Page MenuHomePhabricator

Configure interface damping on primary links
Closed, ResolvedPublic

Description

This is to prevent connectivity issues caused by inter-DC links flapping.
In the past this has caused at least spikes of 503s.

The goal is to apply interface damping only on the primary link between 2 sites, where we at least have 2 backup options. That way we minimize the risk of multiple links being down at the same time.

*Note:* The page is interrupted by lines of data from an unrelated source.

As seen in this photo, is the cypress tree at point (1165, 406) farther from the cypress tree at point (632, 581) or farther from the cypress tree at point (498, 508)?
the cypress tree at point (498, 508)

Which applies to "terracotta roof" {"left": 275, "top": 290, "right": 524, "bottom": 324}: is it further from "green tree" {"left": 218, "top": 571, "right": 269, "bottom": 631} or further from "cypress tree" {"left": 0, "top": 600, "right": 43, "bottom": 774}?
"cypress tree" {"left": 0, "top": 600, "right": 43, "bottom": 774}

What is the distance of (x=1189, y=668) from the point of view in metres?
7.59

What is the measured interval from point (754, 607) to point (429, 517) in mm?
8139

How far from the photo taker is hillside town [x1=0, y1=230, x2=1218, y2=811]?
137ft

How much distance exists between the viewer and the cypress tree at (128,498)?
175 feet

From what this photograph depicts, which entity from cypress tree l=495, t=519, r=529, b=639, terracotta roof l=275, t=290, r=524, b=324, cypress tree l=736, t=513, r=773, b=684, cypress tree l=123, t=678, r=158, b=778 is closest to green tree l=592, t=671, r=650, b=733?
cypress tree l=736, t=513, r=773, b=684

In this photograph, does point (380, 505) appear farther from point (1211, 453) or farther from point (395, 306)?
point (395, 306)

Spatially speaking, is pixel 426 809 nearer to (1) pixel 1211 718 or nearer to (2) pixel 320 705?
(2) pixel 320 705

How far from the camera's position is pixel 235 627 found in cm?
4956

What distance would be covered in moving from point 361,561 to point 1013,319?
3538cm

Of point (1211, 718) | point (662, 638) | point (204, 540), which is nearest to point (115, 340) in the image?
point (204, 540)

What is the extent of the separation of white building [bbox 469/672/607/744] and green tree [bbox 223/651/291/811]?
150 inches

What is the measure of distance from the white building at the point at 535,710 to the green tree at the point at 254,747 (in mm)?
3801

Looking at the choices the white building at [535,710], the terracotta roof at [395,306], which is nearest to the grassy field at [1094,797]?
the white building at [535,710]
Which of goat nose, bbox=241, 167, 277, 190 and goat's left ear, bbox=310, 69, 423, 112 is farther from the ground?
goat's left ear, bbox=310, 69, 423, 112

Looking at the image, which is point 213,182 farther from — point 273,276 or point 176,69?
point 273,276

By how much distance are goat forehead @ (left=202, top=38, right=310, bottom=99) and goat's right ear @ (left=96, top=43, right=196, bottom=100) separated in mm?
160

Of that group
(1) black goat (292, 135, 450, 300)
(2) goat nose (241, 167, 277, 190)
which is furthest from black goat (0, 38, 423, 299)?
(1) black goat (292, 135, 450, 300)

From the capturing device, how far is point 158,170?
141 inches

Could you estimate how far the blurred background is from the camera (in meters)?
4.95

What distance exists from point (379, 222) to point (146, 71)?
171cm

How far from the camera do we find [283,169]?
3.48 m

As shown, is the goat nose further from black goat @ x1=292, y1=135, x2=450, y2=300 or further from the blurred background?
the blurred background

Zayo link between codfw-eqiad
Zayo link between codfw-ulsfo
Level3 link between eqiad-esams

damping {
	enable;
	max-suppress 600; # Even if still flapping, re-enable interface after 10min (and start counters over)
	suppress 2000;    # Counter increase by 1000 at each flap, keep interface down when reached 2000
	half-life 15;     # Reduce by half the penalty counter after 15s
	reuse 100;        # Interface up when counter falls bellow 100
}

Example counters (and states), after 2 flaps in less than 15s, stable after:
5s =2000 (down), 15s = 1000, 30s = 500, 45s = 250, 1min = 125, 1m15 = 75 (back up)

if re-flap after 30s:
5s =2000 (down), 15s = 1000, 30s = 500, 35s = 1500, 45s = 750, 1min = 375, 1m15 = 187,5, 1m30 = 93 (back up)
etc.

In term of monitoring, the interfaces will report as down, which should be alerted on by our existing Icinga checks.

More doc:
https://www.juniper.net/documentation/en_US/junos/topics/concept/physical-interface-damping.html
https://www.juniper.net/documentation/en_US/junos/topics/reference/configuration-statement/damping-edit-interfaces.html

Event Timeline

ayounsi triaged this task as Medium priority.Jun 5 2018, 8:18 AM
ayounsi created this task.
Restricted Application added a subscriber: Aklapper. · View Herald Transcript
Vvjjkkii renamed this task from Configure interface damping on primary links to vmbaaaaaaa.Jul 1 2018, 1:06 AM
Vvjjkkii removed ayounsi as the assignee of this task.
Vvjjkkii raised the priority of this task from Medium to High.
Vvjjkkii updated the task description. (Show Details)
Vvjjkkii removed a subscriber: Aklapper.
CommunityTechBot renamed this task from vmbaaaaaaa to Configure interface damping on primary links.Jul 2 2018, 7:05 AM
CommunityTechBot assigned this task to ayounsi.
CommunityTechBot lowered the priority of this task from High to Medium.
CommunityTechBot updated the task description. (Show Details)
CommunityTechBot added a subscriber: Aklapper.

Looking at doing this Wednesday August 1st, 3 PM UTC, 1h expected.

1 link at a time, only on the primary of the redundant ones, and outside link maintenance.

Edit: fine prints say available starting Junos 14.2. So when the new cr3-esams and cr-3/4-ulsfo are ready. Plus upgrade codfw/eqiad routers.

Mentioned in SAL (#wikimedia-operations) [2019-09-17T21:01:21Z] <XioNoX> enable interface damping on primary eqiad-esams link (eqiad side) - T196432

Mentioned in SAL (#wikimedia-operations) [2019-09-18T21:09:20Z] <XioNoX> enable damping on codfw-ulsfo link - T196432

Mentioned in SAL (#wikimedia-operations) [2019-09-18T21:13:40Z] <XioNoX> enable damping on primary codfw-eqiad link - T196432

All primary link of all transport pairs have now damping configured.